╭─ Material for this exercise

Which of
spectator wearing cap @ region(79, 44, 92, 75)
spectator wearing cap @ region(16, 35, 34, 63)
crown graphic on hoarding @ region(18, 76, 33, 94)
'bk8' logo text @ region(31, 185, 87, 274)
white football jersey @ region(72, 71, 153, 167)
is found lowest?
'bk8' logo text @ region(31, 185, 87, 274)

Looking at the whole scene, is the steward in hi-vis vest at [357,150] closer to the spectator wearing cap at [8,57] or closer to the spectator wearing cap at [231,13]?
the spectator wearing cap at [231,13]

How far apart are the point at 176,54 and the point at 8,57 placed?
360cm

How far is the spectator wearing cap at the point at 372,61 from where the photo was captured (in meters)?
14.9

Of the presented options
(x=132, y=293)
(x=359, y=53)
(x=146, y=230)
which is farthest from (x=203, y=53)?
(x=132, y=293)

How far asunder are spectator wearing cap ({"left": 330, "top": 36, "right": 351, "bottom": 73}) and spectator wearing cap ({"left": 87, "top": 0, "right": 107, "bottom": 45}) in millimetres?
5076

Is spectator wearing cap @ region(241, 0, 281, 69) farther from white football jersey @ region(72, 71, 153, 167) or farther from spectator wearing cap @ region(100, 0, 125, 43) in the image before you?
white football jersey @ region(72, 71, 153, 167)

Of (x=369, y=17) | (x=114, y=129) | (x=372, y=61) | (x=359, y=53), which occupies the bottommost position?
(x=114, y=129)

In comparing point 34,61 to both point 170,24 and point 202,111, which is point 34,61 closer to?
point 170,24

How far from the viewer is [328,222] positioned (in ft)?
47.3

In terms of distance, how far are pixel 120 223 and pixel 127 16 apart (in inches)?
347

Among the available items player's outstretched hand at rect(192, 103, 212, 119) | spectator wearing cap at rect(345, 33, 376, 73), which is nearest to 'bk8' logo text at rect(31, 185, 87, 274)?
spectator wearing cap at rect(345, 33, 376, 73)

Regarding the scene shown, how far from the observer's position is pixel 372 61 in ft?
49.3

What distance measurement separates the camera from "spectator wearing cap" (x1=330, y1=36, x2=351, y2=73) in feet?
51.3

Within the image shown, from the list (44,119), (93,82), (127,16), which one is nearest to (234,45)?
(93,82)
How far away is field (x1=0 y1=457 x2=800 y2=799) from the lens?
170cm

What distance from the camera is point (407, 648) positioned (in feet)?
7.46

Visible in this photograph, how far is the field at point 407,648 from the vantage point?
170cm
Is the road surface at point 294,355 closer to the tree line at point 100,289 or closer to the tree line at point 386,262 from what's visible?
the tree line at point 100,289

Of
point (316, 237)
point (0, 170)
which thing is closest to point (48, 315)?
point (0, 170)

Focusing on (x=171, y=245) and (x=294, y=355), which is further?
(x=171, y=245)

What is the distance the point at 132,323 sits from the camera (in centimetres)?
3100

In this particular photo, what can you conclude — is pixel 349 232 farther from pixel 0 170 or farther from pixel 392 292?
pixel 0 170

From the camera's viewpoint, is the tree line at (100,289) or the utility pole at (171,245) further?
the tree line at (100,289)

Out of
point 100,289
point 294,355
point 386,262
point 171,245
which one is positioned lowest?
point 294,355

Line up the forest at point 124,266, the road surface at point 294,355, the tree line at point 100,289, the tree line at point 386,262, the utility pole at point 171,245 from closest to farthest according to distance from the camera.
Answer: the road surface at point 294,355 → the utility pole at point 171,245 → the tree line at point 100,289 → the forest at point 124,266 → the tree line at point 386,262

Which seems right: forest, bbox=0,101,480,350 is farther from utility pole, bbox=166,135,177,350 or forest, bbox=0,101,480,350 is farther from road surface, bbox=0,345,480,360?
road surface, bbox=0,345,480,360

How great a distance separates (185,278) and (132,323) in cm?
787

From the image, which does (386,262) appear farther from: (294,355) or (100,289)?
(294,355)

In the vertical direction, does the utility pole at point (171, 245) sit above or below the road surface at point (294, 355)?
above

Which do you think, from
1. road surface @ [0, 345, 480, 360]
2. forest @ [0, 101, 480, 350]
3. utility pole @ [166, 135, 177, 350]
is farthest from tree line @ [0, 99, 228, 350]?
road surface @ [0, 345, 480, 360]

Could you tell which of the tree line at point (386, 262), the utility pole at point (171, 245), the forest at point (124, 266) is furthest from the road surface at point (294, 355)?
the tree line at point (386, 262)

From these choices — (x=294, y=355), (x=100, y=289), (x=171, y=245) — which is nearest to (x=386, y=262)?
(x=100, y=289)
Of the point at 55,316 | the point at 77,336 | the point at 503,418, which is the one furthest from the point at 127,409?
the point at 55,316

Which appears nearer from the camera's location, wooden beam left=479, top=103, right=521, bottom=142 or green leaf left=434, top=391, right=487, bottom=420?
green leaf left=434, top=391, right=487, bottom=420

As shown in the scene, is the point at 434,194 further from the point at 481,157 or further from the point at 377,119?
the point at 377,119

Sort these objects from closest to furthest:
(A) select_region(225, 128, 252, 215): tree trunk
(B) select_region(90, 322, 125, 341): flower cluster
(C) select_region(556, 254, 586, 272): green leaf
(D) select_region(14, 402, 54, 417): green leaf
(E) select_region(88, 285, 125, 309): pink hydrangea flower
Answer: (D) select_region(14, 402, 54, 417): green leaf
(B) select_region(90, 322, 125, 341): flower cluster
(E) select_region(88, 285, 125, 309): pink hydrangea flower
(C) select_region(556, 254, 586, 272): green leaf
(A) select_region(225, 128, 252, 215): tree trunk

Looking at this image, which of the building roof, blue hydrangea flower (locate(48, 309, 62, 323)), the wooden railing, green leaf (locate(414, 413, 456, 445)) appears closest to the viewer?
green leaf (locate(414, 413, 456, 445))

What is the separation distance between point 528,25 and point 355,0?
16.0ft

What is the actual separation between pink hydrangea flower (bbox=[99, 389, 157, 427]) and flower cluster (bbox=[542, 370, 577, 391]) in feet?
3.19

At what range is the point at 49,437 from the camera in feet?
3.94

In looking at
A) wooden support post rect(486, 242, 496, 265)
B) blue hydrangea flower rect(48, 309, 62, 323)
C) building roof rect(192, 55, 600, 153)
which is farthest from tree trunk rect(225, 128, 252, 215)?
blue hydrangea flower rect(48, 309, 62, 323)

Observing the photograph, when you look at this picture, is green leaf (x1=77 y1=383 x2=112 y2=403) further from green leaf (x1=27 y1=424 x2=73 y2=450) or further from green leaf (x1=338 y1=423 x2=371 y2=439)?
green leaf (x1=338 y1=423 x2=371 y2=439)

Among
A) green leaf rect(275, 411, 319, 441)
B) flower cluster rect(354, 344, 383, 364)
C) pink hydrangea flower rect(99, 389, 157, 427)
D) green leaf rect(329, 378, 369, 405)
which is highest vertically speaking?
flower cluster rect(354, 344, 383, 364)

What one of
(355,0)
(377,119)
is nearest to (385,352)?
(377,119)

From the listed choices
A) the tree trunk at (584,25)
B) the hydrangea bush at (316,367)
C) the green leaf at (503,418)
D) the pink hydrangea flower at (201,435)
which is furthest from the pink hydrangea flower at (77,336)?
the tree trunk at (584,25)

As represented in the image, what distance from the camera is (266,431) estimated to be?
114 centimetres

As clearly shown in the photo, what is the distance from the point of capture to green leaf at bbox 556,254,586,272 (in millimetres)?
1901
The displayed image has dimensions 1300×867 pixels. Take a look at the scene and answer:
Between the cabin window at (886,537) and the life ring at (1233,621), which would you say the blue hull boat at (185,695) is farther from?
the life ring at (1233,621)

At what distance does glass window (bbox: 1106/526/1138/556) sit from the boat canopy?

╰─

Description of the task:
Please rewrite all of the data above, changing "steward in hi-vis vest" to "steward in yellow vest" and leaving everything else as it is.

Result for this exercise:
Which of
spectator wearing cap @ region(79, 44, 92, 75)
spectator wearing cap @ region(16, 35, 34, 63)
crown graphic on hoarding @ region(18, 76, 33, 94)
'bk8' logo text @ region(31, 185, 87, 274)
white football jersey @ region(72, 71, 153, 167)
is found lowest?
'bk8' logo text @ region(31, 185, 87, 274)

Looking at the whole scene, is the steward in yellow vest at [357,150] closer to the spectator wearing cap at [8,57] or closer to the spectator wearing cap at [231,13]?
the spectator wearing cap at [231,13]

How far apart are the point at 176,54 and the point at 8,57 placed?
360cm

How far is the spectator wearing cap at the point at 372,61 from where the photo was captured (in meters)?
14.9

Of the presented options
(x=132, y=293)
(x=359, y=53)
(x=146, y=230)
which is farthest from (x=203, y=53)?
(x=132, y=293)

How far asunder are spectator wearing cap ({"left": 330, "top": 36, "right": 351, "bottom": 73}) and spectator wearing cap ({"left": 87, "top": 0, "right": 107, "bottom": 45}) in millimetres?
5076

Is spectator wearing cap @ region(241, 0, 281, 69) farther from white football jersey @ region(72, 71, 153, 167) or farther from spectator wearing cap @ region(100, 0, 125, 43) in the image before you?
white football jersey @ region(72, 71, 153, 167)

Of (x=369, y=17) | (x=114, y=129) | (x=372, y=61) | (x=359, y=53), which occupies the bottommost position?
(x=114, y=129)

In comparing point 34,61 to both point 170,24 and point 202,111, which is point 34,61 closer to?
point 170,24

How far from the viewer is [328,222] positioned (in ft)?
47.3

In terms of distance, how far are pixel 120 223 and pixel 127 16 apart (in inches)?
347

Among the available items player's outstretched hand at rect(192, 103, 212, 119) | spectator wearing cap at rect(345, 33, 376, 73), which is nearest to 'bk8' logo text at rect(31, 185, 87, 274)?
spectator wearing cap at rect(345, 33, 376, 73)

Regarding the scene shown, how far from the observer's position is pixel 372 61 in ft?
49.3

What distance measurement separates the camera from "spectator wearing cap" (x1=330, y1=36, x2=351, y2=73) in feet?
51.3

Within the image shown, from the list (44,119), (93,82), (127,16), which one is nearest to (234,45)?
(93,82)
How far away is field (x1=0 y1=457 x2=800 y2=799) from the lens?
170cm

What distance from the camera is point (407, 648) positioned (in feet)?
7.46

Visible in this photograph, how far is the field at point 407,648 from the vantage point?
170cm
Is the road surface at point 294,355 closer to the tree line at point 100,289 or closer to the tree line at point 386,262 from what's visible?
the tree line at point 100,289

Of
point (316, 237)
point (0, 170)
which thing is closest to point (48, 315)?
point (0, 170)

Focusing on (x=171, y=245) and (x=294, y=355), which is further?
(x=171, y=245)

What is the distance the point at 132,323 sits from the camera (in centimetres)?
3100

In this particular photo, what can you conclude — is pixel 349 232 farther from pixel 0 170 or farther from pixel 392 292?
pixel 0 170

From the camera's viewpoint, is the tree line at (100,289) or the utility pole at (171,245) further?
the tree line at (100,289)

Out of
point 100,289
point 294,355
point 386,262
point 171,245
which one is positioned lowest?
point 294,355

Line up the forest at point 124,266, the road surface at point 294,355, the tree line at point 100,289, the tree line at point 386,262, the utility pole at point 171,245 from closest to farthest according to distance from the camera.
Answer: the road surface at point 294,355 → the utility pole at point 171,245 → the tree line at point 100,289 → the forest at point 124,266 → the tree line at point 386,262

Which seems right: forest, bbox=0,101,480,350 is farther from utility pole, bbox=166,135,177,350 or forest, bbox=0,101,480,350 is farther from road surface, bbox=0,345,480,360?
road surface, bbox=0,345,480,360

How great a distance separates (185,278) and (132,323) in cm?
787

From the image, which does (386,262) appear farther from: (294,355) or (100,289)?
(294,355)

In the vertical direction, does the utility pole at point (171, 245) sit above or below the road surface at point (294, 355)?
above

Which do you think, from
1. road surface @ [0, 345, 480, 360]
2. forest @ [0, 101, 480, 350]
3. utility pole @ [166, 135, 177, 350]
is farthest from tree line @ [0, 99, 228, 350]?
road surface @ [0, 345, 480, 360]

Could you tell which of the tree line at point (386, 262), the utility pole at point (171, 245), the forest at point (124, 266) is furthest from the road surface at point (294, 355)?
the tree line at point (386, 262)

From these choices — (x=294, y=355), (x=100, y=289), (x=171, y=245) — which is nearest to (x=386, y=262)?
(x=100, y=289)
Of the point at 55,316 | the point at 77,336 | the point at 503,418, which is the one furthest from the point at 127,409?
the point at 55,316

Which appears nearer from the camera's location, wooden beam left=479, top=103, right=521, bottom=142 or green leaf left=434, top=391, right=487, bottom=420?
green leaf left=434, top=391, right=487, bottom=420

As shown in the scene, is the point at 434,194 further from the point at 481,157 or further from the point at 377,119?
the point at 377,119

Sort these objects from closest to furthest:
(A) select_region(225, 128, 252, 215): tree trunk
(B) select_region(90, 322, 125, 341): flower cluster
(C) select_region(556, 254, 586, 272): green leaf
(D) select_region(14, 402, 54, 417): green leaf
(E) select_region(88, 285, 125, 309): pink hydrangea flower
Answer: (D) select_region(14, 402, 54, 417): green leaf
(B) select_region(90, 322, 125, 341): flower cluster
(E) select_region(88, 285, 125, 309): pink hydrangea flower
(C) select_region(556, 254, 586, 272): green leaf
(A) select_region(225, 128, 252, 215): tree trunk

Looking at this image, which of the building roof, blue hydrangea flower (locate(48, 309, 62, 323)), the wooden railing, green leaf (locate(414, 413, 456, 445)) appears closest to the viewer?
green leaf (locate(414, 413, 456, 445))

What is the separation distance between point 528,25 and point 355,0?
16.0ft

What is the actual separation between pink hydrangea flower (bbox=[99, 389, 157, 427]) and flower cluster (bbox=[542, 370, 577, 391]) in feet?
3.19

At what range is the point at 49,437 from the camera in feet?
3.94

In looking at
A) wooden support post rect(486, 242, 496, 265)
B) blue hydrangea flower rect(48, 309, 62, 323)
C) building roof rect(192, 55, 600, 153)
which is farthest from tree trunk rect(225, 128, 252, 215)?
blue hydrangea flower rect(48, 309, 62, 323)

Observing the photograph, when you look at this picture, is green leaf (x1=77 y1=383 x2=112 y2=403) further from green leaf (x1=27 y1=424 x2=73 y2=450) or further from green leaf (x1=338 y1=423 x2=371 y2=439)?
green leaf (x1=338 y1=423 x2=371 y2=439)

Among
A) green leaf rect(275, 411, 319, 441)
B) flower cluster rect(354, 344, 383, 364)
C) pink hydrangea flower rect(99, 389, 157, 427)
D) green leaf rect(329, 378, 369, 405)
which is highest vertically speaking?
flower cluster rect(354, 344, 383, 364)

What one of
(355,0)
(377,119)
is nearest to (385,352)?
(377,119)

From the listed choices
A) the tree trunk at (584,25)
B) the hydrangea bush at (316,367)
C) the green leaf at (503,418)
D) the pink hydrangea flower at (201,435)
which is furthest from the pink hydrangea flower at (77,336)?
the tree trunk at (584,25)

As represented in the image, what distance from the camera is (266,431) estimated to be?
114 centimetres

As clearly shown in the photo, what is the distance from the point of capture to green leaf at bbox 556,254,586,272 (in millimetres)?
1901
The displayed image has dimensions 1300×867 pixels. Take a look at the scene and answer:
Between the cabin window at (886,537) and the life ring at (1233,621), which would you say the blue hull boat at (185,695) is farther from?
the life ring at (1233,621)

At what distance does glass window (bbox: 1106/526/1138/556) sit from the boat canopy?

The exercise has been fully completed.